Display each line of the entries below that contains the word "stand", copying every such line in full.

— START TASK MATERIAL —

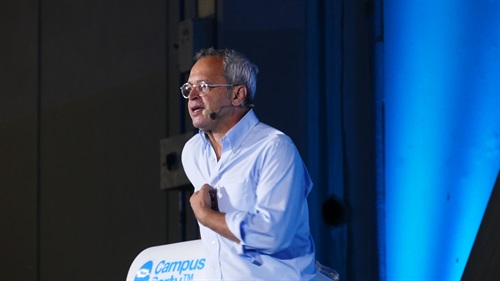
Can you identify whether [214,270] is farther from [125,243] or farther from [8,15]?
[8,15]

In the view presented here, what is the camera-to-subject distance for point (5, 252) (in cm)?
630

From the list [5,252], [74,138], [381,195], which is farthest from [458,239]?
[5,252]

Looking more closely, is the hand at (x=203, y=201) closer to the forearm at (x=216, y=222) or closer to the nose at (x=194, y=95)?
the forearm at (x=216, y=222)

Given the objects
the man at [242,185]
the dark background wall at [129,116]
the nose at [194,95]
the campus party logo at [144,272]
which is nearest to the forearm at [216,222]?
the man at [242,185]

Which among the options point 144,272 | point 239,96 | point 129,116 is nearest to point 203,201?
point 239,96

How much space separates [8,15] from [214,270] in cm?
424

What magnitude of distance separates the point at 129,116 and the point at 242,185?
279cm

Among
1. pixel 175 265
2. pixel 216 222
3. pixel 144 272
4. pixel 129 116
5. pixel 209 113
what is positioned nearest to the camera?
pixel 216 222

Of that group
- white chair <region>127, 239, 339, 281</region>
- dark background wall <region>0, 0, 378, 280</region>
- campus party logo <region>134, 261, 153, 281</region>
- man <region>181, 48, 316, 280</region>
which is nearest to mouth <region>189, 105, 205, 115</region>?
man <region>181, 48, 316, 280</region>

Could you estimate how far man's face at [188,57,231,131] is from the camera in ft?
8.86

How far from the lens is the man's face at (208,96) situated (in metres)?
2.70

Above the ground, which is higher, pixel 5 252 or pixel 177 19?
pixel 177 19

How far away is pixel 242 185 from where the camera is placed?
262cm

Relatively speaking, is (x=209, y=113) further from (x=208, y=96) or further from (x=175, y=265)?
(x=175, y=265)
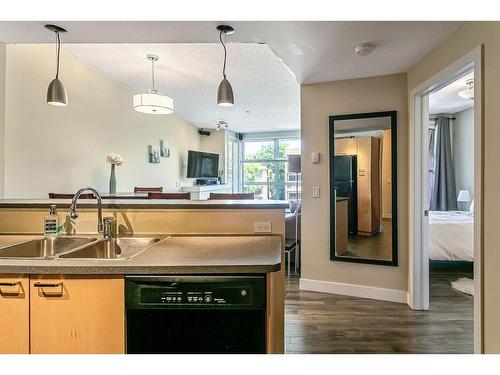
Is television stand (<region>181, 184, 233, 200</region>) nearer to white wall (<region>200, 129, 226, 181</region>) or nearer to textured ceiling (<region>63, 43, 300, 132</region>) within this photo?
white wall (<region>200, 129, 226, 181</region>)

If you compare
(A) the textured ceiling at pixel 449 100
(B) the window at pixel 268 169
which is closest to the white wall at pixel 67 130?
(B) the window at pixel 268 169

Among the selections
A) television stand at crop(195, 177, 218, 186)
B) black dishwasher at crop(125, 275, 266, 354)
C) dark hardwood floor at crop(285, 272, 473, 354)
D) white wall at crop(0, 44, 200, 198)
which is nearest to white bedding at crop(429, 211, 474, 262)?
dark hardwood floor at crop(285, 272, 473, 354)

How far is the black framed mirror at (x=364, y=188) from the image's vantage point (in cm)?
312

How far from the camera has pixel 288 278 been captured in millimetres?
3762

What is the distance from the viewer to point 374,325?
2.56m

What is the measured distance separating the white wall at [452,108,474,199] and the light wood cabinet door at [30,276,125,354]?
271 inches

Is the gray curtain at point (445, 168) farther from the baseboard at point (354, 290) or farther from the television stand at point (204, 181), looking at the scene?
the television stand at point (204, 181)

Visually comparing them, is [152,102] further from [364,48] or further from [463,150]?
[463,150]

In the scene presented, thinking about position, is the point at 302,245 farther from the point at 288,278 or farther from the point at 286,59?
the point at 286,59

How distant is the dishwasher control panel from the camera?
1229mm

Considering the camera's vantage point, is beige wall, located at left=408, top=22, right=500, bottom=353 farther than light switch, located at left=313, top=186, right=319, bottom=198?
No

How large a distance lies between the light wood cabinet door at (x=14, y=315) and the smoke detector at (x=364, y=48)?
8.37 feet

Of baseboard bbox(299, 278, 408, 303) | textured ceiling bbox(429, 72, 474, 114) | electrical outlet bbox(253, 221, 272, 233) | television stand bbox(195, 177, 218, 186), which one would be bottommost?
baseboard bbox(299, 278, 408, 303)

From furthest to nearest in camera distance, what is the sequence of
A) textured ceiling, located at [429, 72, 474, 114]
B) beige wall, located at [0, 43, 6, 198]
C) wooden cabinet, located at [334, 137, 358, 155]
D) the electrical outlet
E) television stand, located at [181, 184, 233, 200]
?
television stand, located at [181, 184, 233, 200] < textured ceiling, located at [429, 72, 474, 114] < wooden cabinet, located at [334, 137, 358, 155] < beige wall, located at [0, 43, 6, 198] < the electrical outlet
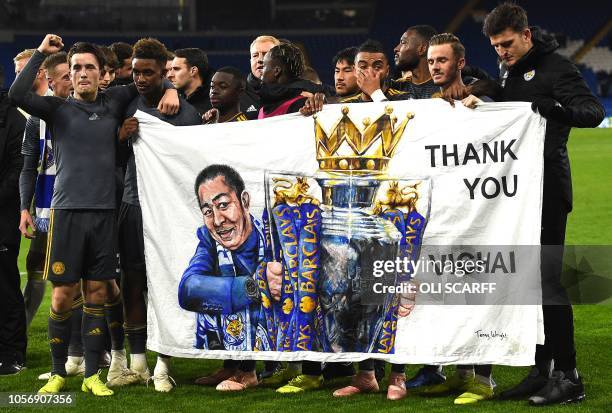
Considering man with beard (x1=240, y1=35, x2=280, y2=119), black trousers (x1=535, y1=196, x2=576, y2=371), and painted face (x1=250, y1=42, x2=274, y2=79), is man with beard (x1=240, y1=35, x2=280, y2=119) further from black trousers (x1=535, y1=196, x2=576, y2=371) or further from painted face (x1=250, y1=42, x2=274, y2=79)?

— END TASK MATERIAL —

• _FINISHED EXERCISE_:
Is television stand (<region>181, 184, 233, 200</region>) nearer to white wall (<region>200, 129, 226, 181</region>) or nearer to textured ceiling (<region>63, 43, 300, 132</region>) within this photo?
A) television stand at crop(195, 177, 218, 186)
Is the gray curtain at point (445, 168) farther from the baseboard at point (354, 290) or farther from the television stand at point (204, 181), looking at the scene?
the television stand at point (204, 181)
Of baseboard bbox(299, 278, 408, 303) | textured ceiling bbox(429, 72, 474, 114) | electrical outlet bbox(253, 221, 272, 233) | television stand bbox(195, 177, 218, 186), which one would be bottommost?
E) television stand, located at [181, 184, 233, 200]
television stand, located at [181, 184, 233, 200] < textured ceiling, located at [429, 72, 474, 114] < wooden cabinet, located at [334, 137, 358, 155] < beige wall, located at [0, 43, 6, 198] < the electrical outlet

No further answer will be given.